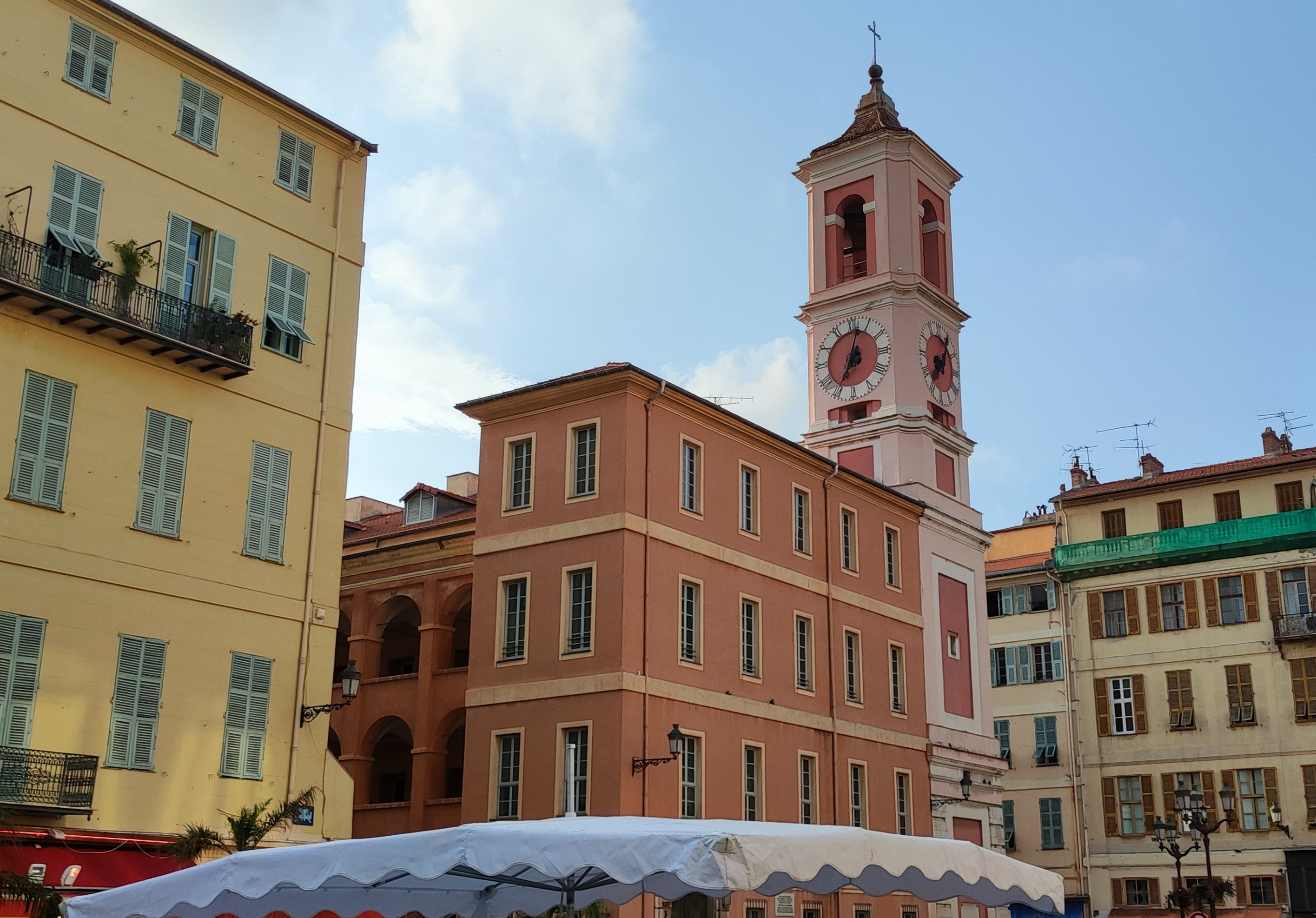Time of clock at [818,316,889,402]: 7:02
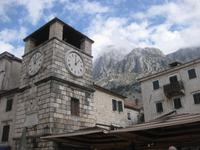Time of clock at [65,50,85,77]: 12:07
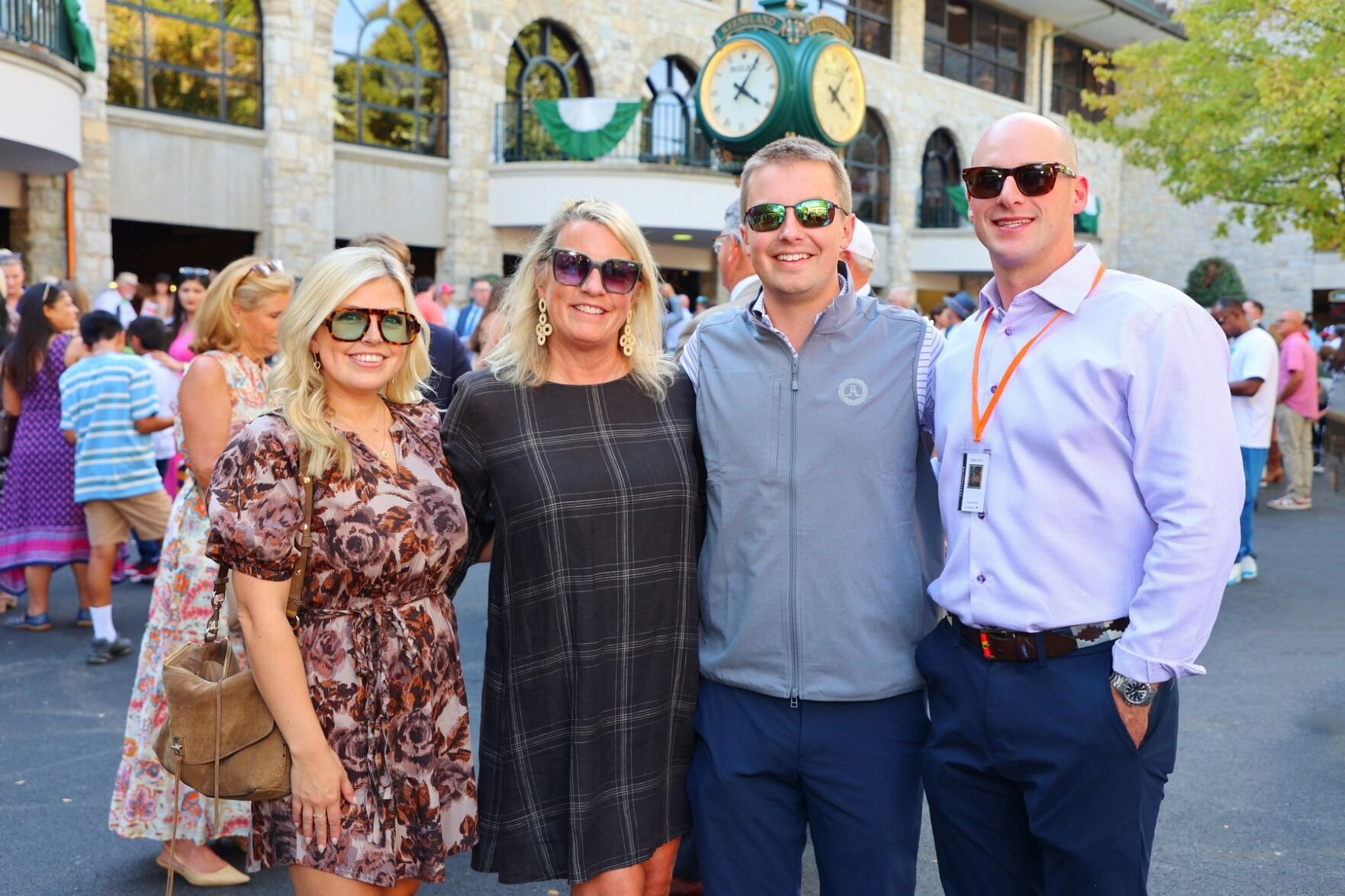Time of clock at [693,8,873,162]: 4:04
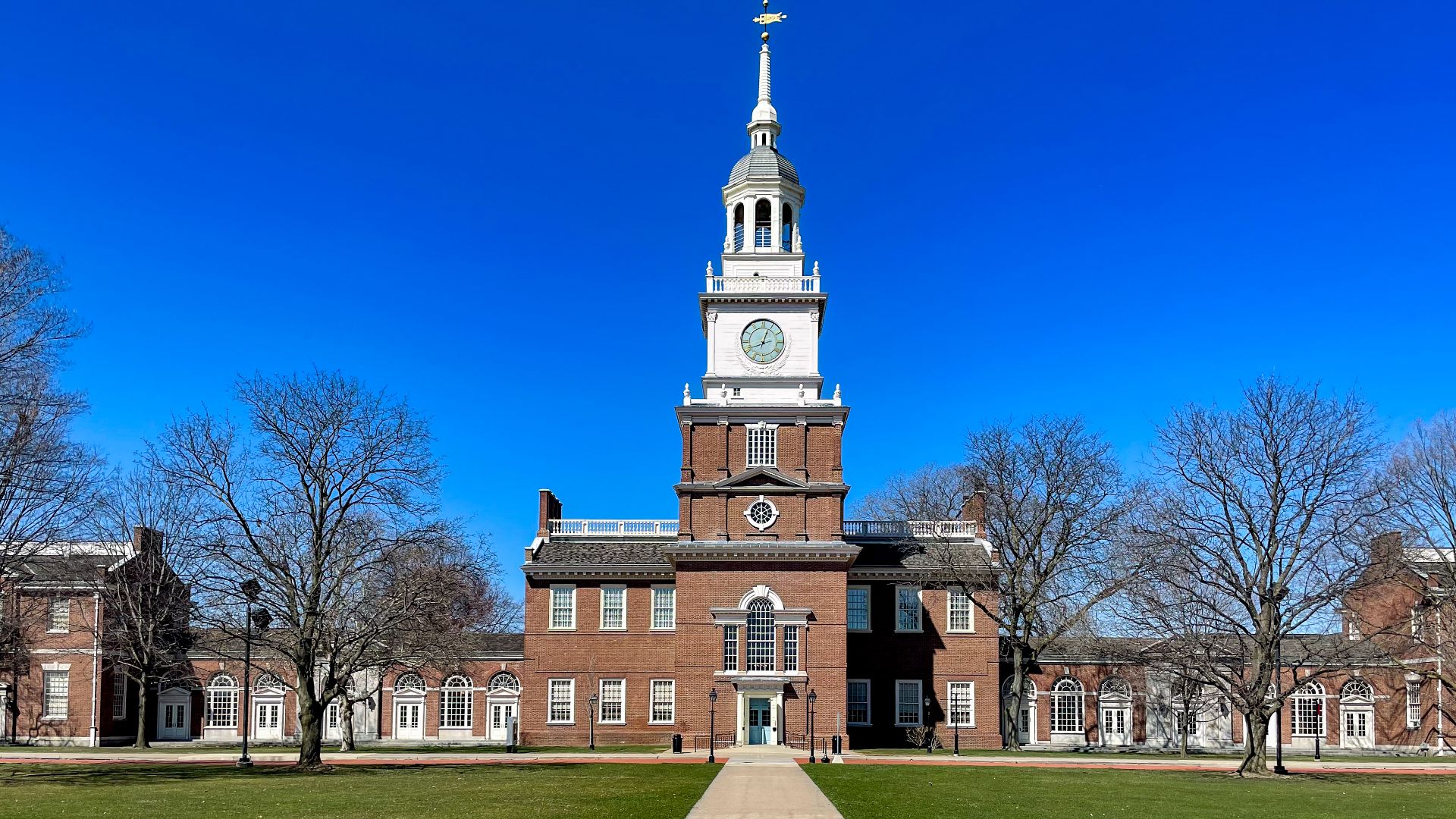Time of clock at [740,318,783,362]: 12:41
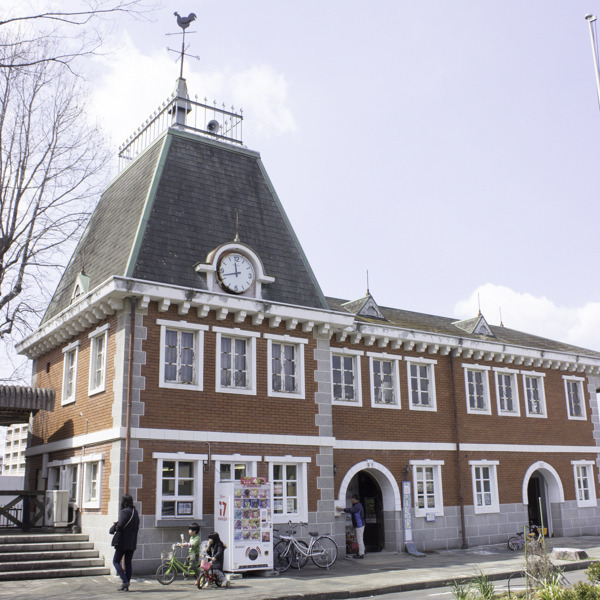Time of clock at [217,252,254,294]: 11:42
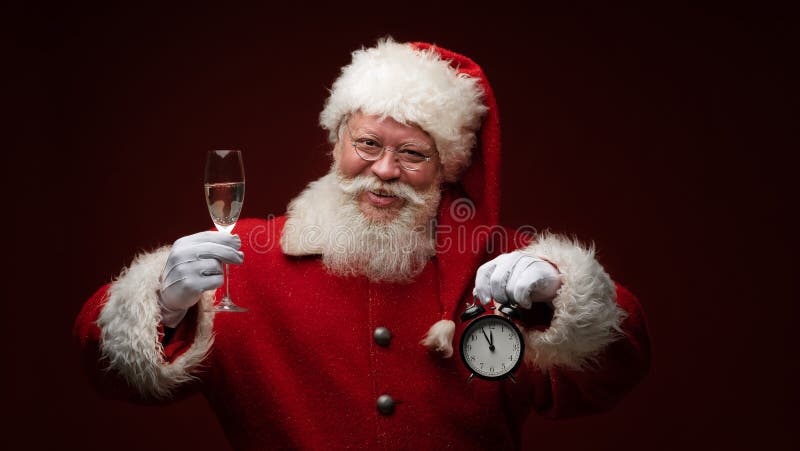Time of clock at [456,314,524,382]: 11:55
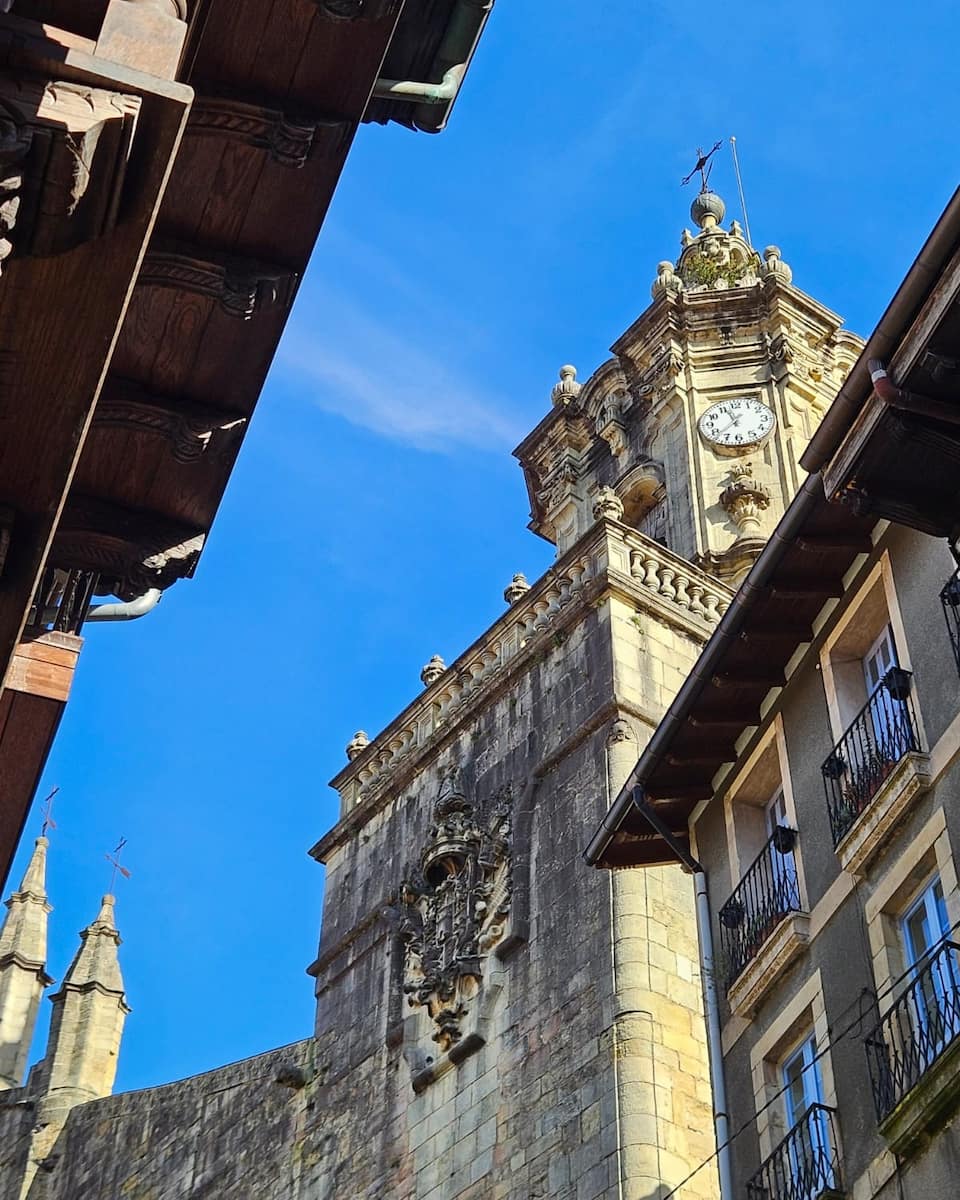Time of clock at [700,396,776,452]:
· · · · · · ·
* [TASK OBJECTIVE]: Copy all seven lines above word for word, leaving out the pictures.

* [ANSWER IN FULL]:
Time of clock at [818,316,889,402]: 7:02
Time of clock at [65,50,85,77]: 12:07
Time of clock at [693,8,873,162]: 4:04
Time of clock at [740,318,783,362]: 12:41
Time of clock at [217,252,254,294]: 11:42
Time of clock at [456,314,524,382]: 11:55
Time of clock at [700,396,776,452]:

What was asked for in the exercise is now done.